PC-1261, PC-1350などに使われたSC61860と、PC-E500シリーズに使われたSC62015です。

その後、そういえばASは対応してたかな? と思って確認したところどちらも未対応でした。

するとまた対応作業してみたくなってしまい、資料を探し始めたのですが......

この辺りのアセンブラは最後に弄ってから既に30年以上経過しています。『I/O』『The BASIC』『ポケコンジャーナル』あたりに掲載されていたと思うのですが、目次の公開されていたI/Oはともかく他はどの号に掲載なのか探すのは結構大変です。

そんな中『ポケコン・マシン語ブック』がかろうじて出てきました。SC61860の命令表はこれに記載されていますが、PC-E500発売前のものなのでSC62015は当然載っていません。

ネットで探してもSC61860の資料はそこそこあるものの、SC62015については詳細な資料があまりありません。以前インストラクションマニュアルがあった形跡はあったのですが既にリンク切れ、Wayback Machineにもありませんでした。そんな中で一つ見つけたのが「ポケコンうらわざ大事典 特別版」、これもオリジナルは失われているようでWayback Machineを利用しました。
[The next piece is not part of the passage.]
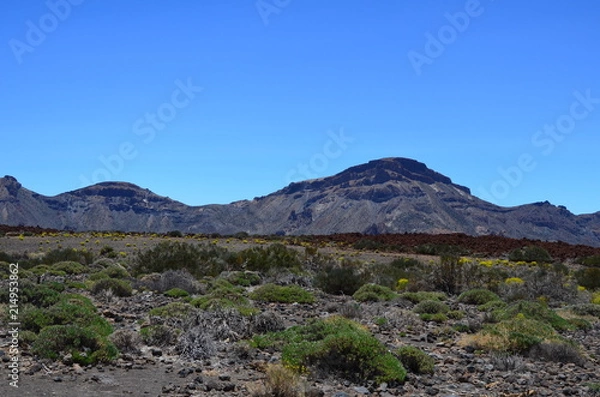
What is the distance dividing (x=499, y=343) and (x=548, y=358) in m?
0.83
ほかに見当たらないのでこれを参考にすることにしました。

まずは簡単なSC61860からです。

これ、オペランドが単純(アドレッシングモードやレジスタはニーモニックに含まれている)なので対応は容易です。

このアーキテクチャでちょっと面白いなと思うのは、相対分岐命令が先に進むものと戻るもので別になっていること。例えば無条件のものだと先に進むJRPと戻るJRMに分かれています。それぞれ8ビットなので分岐できる範囲が実質9ビット相当になります。今回分岐方向を示すP/Mを省略してJRとだけ書けば自動的に適切な方を選ぶ機能を入れてみました。

ポケコンのCPUということもあって(またユーザによって独自に解析されたという経緯もあって)標準的なアセンブラというものがありません。16進定数の表記法とか、メモリに定数を配置する疑似命令とか、どうしようかと思いましたが『ポケコン・マシン語ブック』にいくつか掲載されているリスティングがMC6800風なのでそれに合わせました。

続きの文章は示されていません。